• **TEXTE À LIRE**:

◆ ◆ ◆ ◆

En réalité, l’Etat n'épargne plus depuis le début du siècle. Entre 2001 et aujourd’hui, l’Etat n’a au global rien mis de côté, ce sont au contraire 57M€ qui auront au total été prélevés dans les réserves (le FRC) auxquels il faut ajouter les 443M€ issus de la vente des actions de la SBM au FRC, soit un prélèvement global au FRC d’environ 500M€, ceci malgré les recettes exceptionnelles de l’extension en mer que l’on peut estimer à plus d’1Mds€ (ci-dessous l'évolution du résultat budgétaire annuel réel, sans tenir compte de l'artifice comptable des actions de la SBM):

On imagine ce qu'auraient été les excédents budgétaires des dernières années sans les recettes exceptionnelles de l'extension en mer qui ont sans doute largement dépassé le milliard €.

◆ ◆ ◆ ◆

• **Données**:
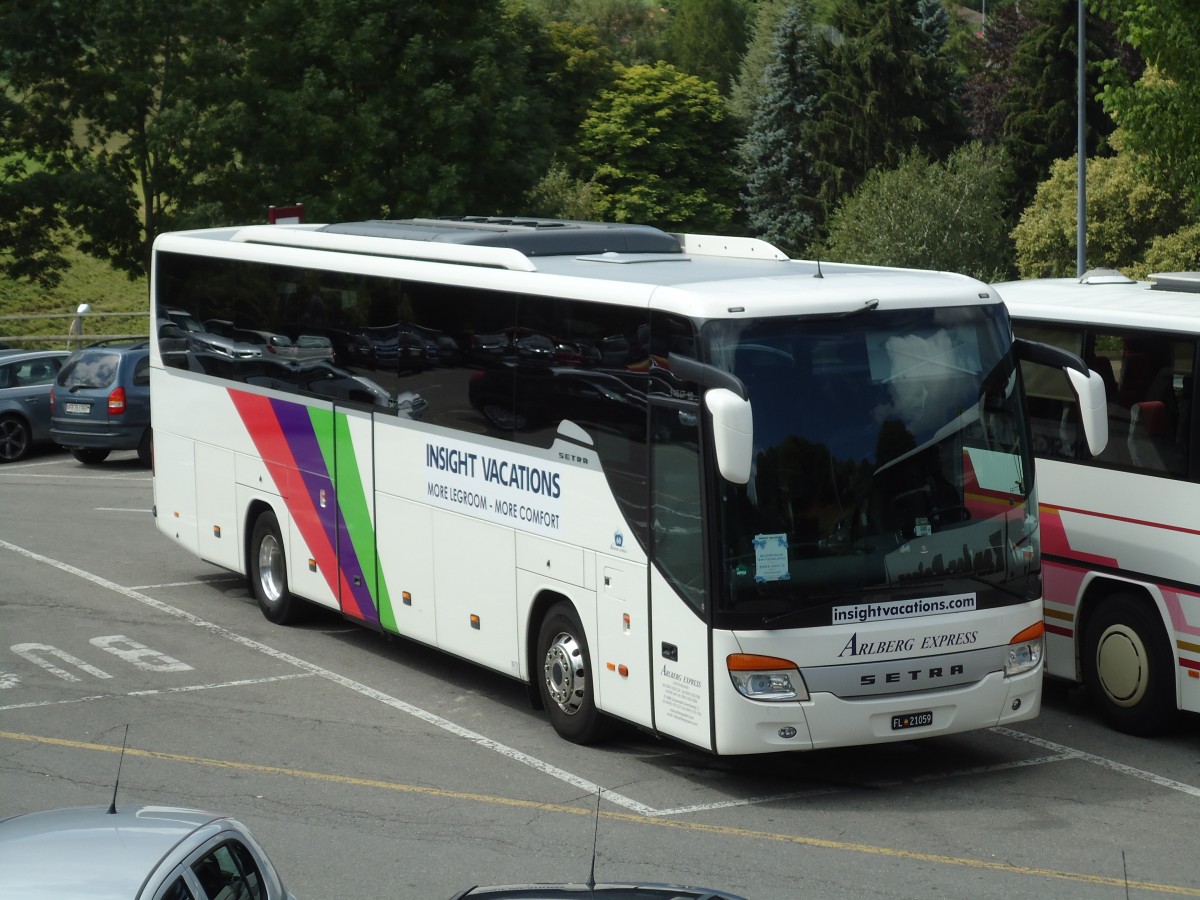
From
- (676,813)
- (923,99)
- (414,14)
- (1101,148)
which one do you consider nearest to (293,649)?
(676,813)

◆ ◆ ◆ ◆

• **CONSIGNE 1**:
Recopiez mot pour mot toutes les lignes des données, sans y mettre les images.
• **CONSIGNE 2**:
Écrivez la suite du texte sur le budget de l'État, à partir de sa dernière phrase.

• **RÉPONSE 1**:
From
- (676,813)
- (923,99)
- (414,14)
- (1101,148)
which one do you consider nearest to (293,649)?
(676,813)

• **RÉPONSE 2**:
La partie liquide du FRC stagne depuis 20 ans
Le fait que l’Etat dépense tout lorsque les recettes sont meilleures qu’attendues et prélève au FRC dans le cas contraire, se traduit par le fait que la valeur de la partie réellement liquide du FRC (c'est à dire la partie liquide du FRC à laquelle on retire le canton pour la retraite des fonctionnaires qui n'est par définition pas liquide pour le Budget) ne grossit plus du tout depuis le début du siècle, tandis que dans le même temps les dépenses annuelles croissent à un rythme exponentiel :

C’est un peu comme si, malgré les recettes exceptionnelles de l’Etat, une bonne partie de la performance financière de la partie liquide du FRC (investie à 100% dans les marchés financiers) avait été utilisée pour combler les déficits récurrents au lieu d’être capitalisée et épargnée en prévision des mauvais jours. Rappelons que sur les 20 dernières années une stratégie financière de type "70/30" (soit 70% en obligations et 30% en actions ce qui pourrait correspondre à la stratégie de gestion suivie par le FRC) aurait à peu près doublé de valeur, tandis que la partie réellement liquide du FRC n’a en réalité que stagné sur cette période.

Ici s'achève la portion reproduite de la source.